━━━ Dataset excerpts ━━━

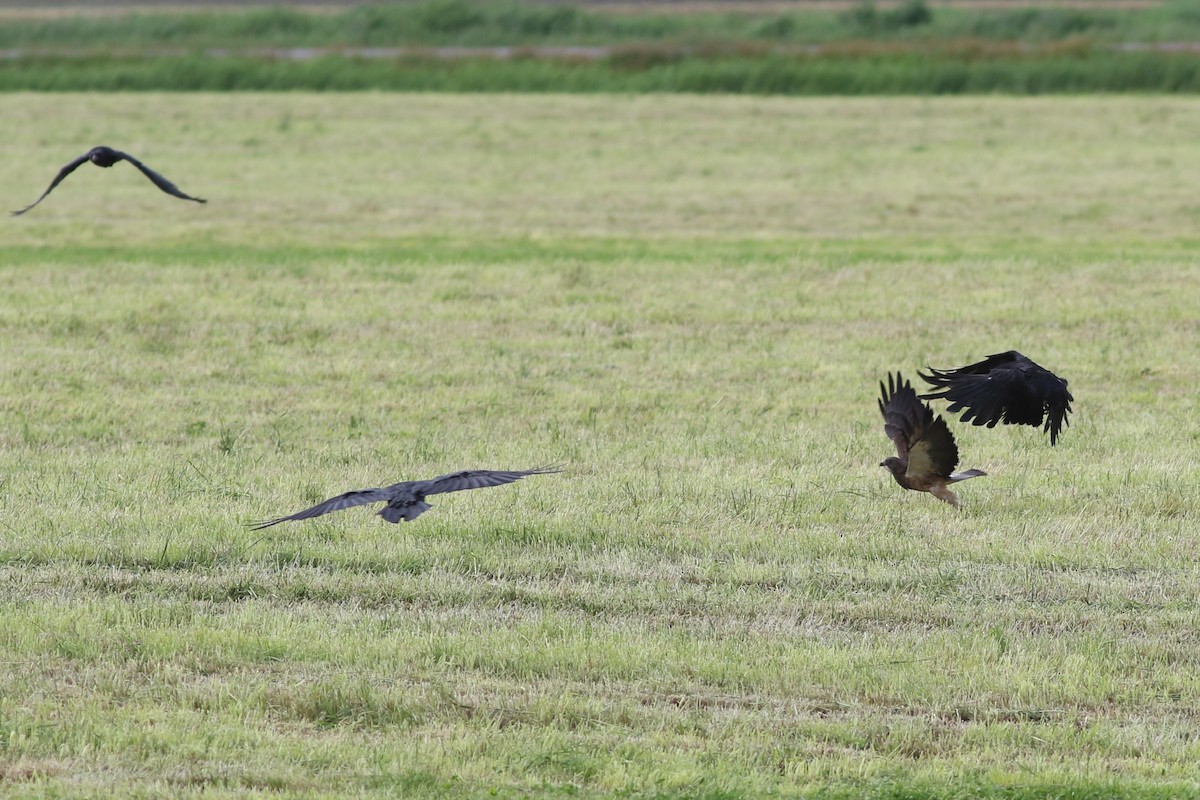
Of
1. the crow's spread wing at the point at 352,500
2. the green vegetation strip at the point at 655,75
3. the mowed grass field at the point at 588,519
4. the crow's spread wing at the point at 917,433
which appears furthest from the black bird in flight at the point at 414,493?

━━━

Can you copy the entries above word for word, leaving out the pictures?

Of
1. the crow's spread wing at the point at 352,500
2. the green vegetation strip at the point at 655,75
3. the mowed grass field at the point at 588,519
4. the crow's spread wing at the point at 917,433
which appears furthest from the black bird in flight at the point at 414,493?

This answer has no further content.